## WHAT NEEDS TO BE DONE
Could you repeat the records below exactly, leaving out any pictures?

## Stored data
----------

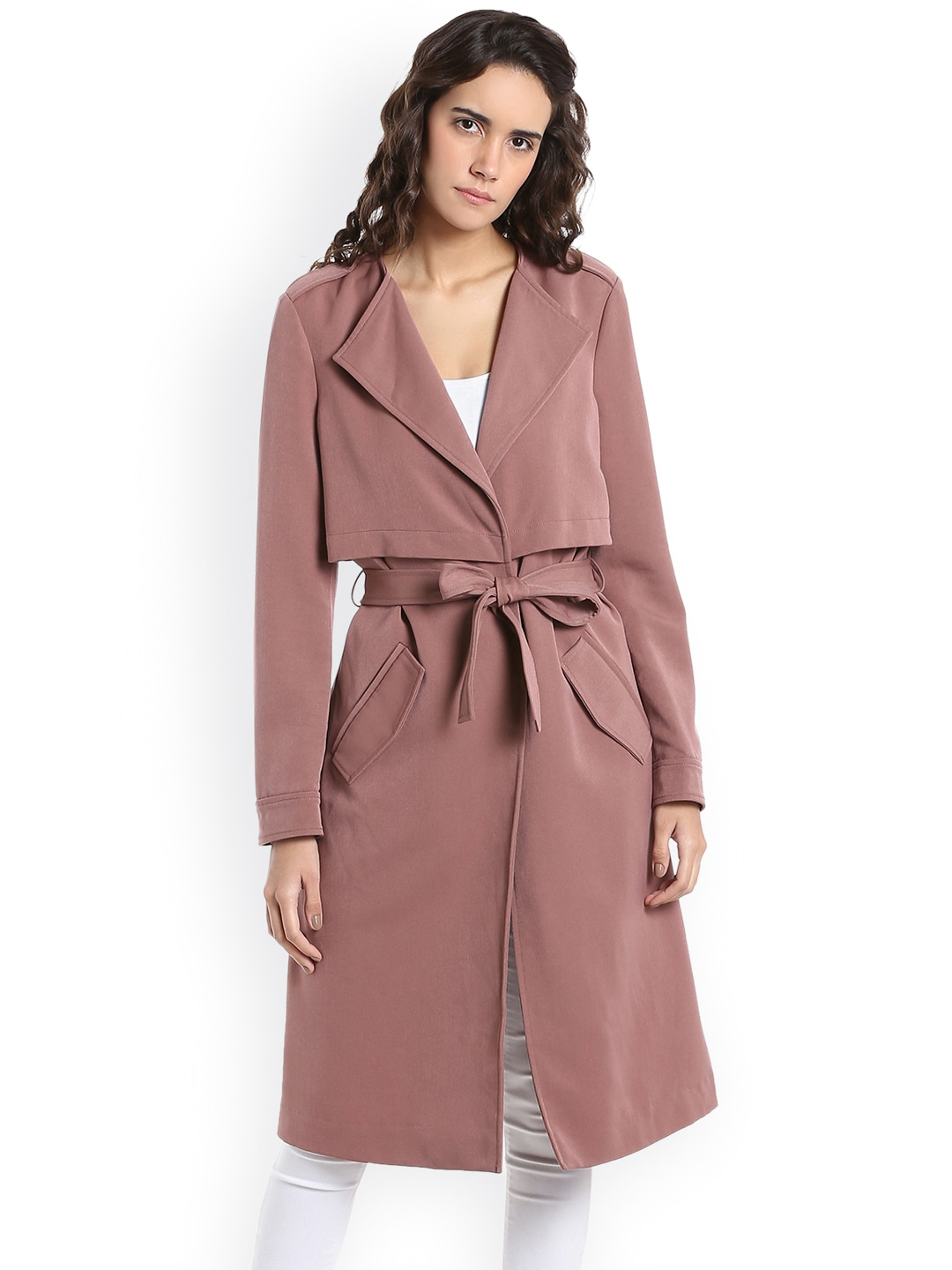 8f0451e08511d Trench Coats - Buy Trench Coats online in India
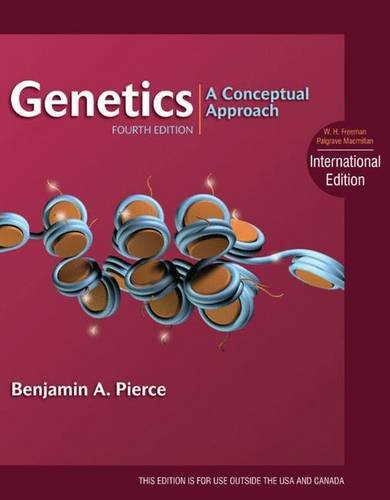 9781429276061: Genetics: A Conceptual Approach. Benjamin A. Pierce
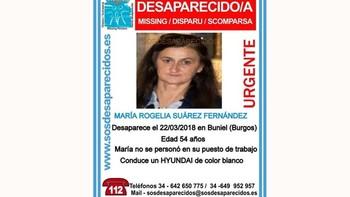 Buscan a una mujer de 54 años desaparecida en Buniel (Burgos) desde el pasado jueves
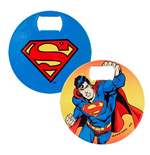 SUPERMAN Bottle Opener Coaster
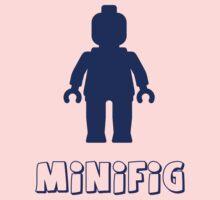 Minifig [Dark Blue]  Kids Clothes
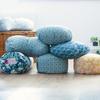 Crescent-Moon Zafu Cushion - Japanese Tile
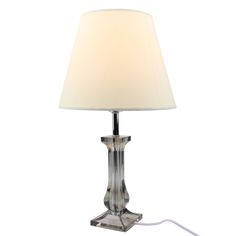 Cheap table lamp light, Buy Quality table lamp acrylic directly from China acrylic table lamp Suppliers: Modern Decoration Table Lamp Acrylic Table Lamp Light AC 110V/220V European-style Creative Personality DIY Light For Living Room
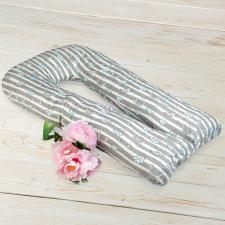 """фото подушки для беременных AmaroBaby U-образная 340х35 в цвете """"Радуга"""""""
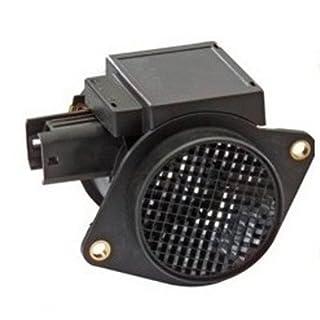 Luftmassenmesser Sensor 1362224608490528813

----------

## SOLVED EXERCISE
 8f0451e08511d Trench Coats - Buy Trench Coats online in India
 9781429276061: Genetics: A Conceptual Approach. Benjamin A. Pierce
 Buscan a una mujer de 54 años desaparecida en Buniel (Burgos) desde el pasado jueves
 SUPERMAN Bottle Opener Coaster
 Minifig [Dark Blue]  Kids Clothes
 Crescent-Moon Zafu Cushion - Japanese Tile
 Cheap table lamp light, Buy Quality table lamp acrylic directly from China acrylic table lamp Suppliers: Modern Decoration Table Lamp Acrylic Table Lamp Light AC 110V/220V European-style Creative Personality DIY Light For Living Room
 """фото подушки для беременных AmaroBaby U-образная 340х35 в цвете """"Радуга"""""""
 Luftmassenmesser Sensor 1362224608490528813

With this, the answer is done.